▶ _SET TASKS_:
**A)** Copy out the passage on the science of language from "Let us begin" to "from their causes.".
**B)** Using the passage on the science of language below, mark each statement yes or no and support it with the deciding words quoted from the passage: (i) Wide linguistic knowledge is required to grasp many of the general principles of the science. (ii) The scientific method is said to be represented by observation and common sense. (iii) The passage proposes starting with English as it is found today.
======== SOURCE DOCUMENT
To understand fully the department of study called the science of language considerable linguistic knowledge is necessary. But to grasp many of the general principles of this science, and many of the most important facts which it teaches, we do not need any such wide knowledge. In fact, a little thoughtful examination of any single tongue (his own, whichever it may be) would teach a person many things which without thought he would be inclined to pass over as matters of course or matters of no consequence. In truth, in this science of language what we need, even before we need a very wide array of facts, is what is called the scientific method in dealing with the facts which we possess. But, again, this which we call the scientific method is really represented by two qualities which have less pretentious names—observation and common sense.
Let us begin then by, so to say, challenging our own language, our English as we find it to-day, and see what hints we can gain from it of the formation of language as a whole and of its origin. An ounce of information gained in this wise, by examination and the use of our own common sense, is worth a much greater bulk of knowledge gained second-hand from books, and merely remembered as facts divorced from their causes.
================
======== SUPPLIED DATA
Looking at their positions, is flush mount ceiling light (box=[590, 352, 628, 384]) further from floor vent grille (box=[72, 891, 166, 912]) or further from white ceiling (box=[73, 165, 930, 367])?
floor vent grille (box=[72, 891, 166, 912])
================
▶ _TASK-BY-TASK RESULTS_:
**A)**
Let us begin then by, so to say, challenging our own language, our English as we find it to-day, and see what hints we can gain from it of the formation of language as a whole and of its origin. An ounce of information gained in this wise, by examination and the use of our own common sense, is worth a much greater bulk of knowledge gained second-hand from books, and merely remembered as facts divorced from their causes.

**B)**
(i) No: "to grasp many of the general principles of this science, and many of the most important facts which it teaches, we do not need any such wide knowledge."
(ii) Yes: "this which we call the scientific method is really represented by two qualities which have less pretentious names—observation and common sense."
(iii) Yes: "Let us begin then by, so to say, challenging our own language, our English as we find it to-day"